*WHAT IS NEEDED*. Repeat precisely, and only, the lines between the line containing "What spatial distance separates the" and the end of the listing below, both ends included.

*RECORDS*.
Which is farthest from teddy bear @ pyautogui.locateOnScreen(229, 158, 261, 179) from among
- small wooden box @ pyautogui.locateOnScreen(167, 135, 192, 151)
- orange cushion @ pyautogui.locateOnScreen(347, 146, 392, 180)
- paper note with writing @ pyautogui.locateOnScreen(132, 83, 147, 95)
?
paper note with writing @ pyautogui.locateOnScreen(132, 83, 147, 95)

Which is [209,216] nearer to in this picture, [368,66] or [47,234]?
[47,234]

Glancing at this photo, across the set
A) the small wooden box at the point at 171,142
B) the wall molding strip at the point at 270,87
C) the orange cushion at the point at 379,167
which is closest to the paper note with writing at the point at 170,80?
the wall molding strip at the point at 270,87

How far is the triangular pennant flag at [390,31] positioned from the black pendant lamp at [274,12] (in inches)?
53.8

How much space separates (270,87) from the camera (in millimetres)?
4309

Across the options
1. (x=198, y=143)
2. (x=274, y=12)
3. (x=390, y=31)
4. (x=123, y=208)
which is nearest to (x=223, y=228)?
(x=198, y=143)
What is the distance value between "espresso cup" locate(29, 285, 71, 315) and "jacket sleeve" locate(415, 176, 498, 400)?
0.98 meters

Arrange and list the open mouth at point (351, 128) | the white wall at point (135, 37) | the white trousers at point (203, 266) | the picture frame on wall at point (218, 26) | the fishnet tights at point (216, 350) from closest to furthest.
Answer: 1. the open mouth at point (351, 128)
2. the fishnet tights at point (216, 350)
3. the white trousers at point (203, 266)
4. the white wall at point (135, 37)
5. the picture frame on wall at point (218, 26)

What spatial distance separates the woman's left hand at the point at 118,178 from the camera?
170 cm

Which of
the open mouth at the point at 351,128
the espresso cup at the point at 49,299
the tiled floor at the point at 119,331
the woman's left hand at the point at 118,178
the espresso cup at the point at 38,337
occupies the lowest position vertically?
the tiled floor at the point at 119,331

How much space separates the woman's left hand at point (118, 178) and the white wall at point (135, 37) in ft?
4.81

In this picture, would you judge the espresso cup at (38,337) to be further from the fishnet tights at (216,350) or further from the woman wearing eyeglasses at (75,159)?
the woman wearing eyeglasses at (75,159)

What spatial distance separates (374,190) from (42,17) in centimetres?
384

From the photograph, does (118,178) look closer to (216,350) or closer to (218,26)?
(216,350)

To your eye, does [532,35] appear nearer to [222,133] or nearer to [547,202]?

*WRITTEN SOLUTION*.
What spatial distance separates the woman's left hand at the point at 118,178 from the camera?
170 cm

Which of
the open mouth at the point at 351,128
the espresso cup at the point at 49,299
the tiled floor at the point at 119,331
the woman's left hand at the point at 118,178
the espresso cup at the point at 38,337
occupies the lowest position vertically?
the tiled floor at the point at 119,331

How much space separates the woman's left hand at point (118, 178) and the white wall at point (135, 37) in ft?
4.81

In this picture, would you judge the espresso cup at (38,337) to be further from the fishnet tights at (216,350) or further from the woman wearing eyeglasses at (75,159)?
the woman wearing eyeglasses at (75,159)

What spatial distance separates (374,190) from (42,17) in centimetres?
384

From the photograph, does (118,178) look closer to (216,350) or closer to (218,26)?
(216,350)

To your eye, does [532,35] appear nearer to [222,133] or nearer to [547,202]?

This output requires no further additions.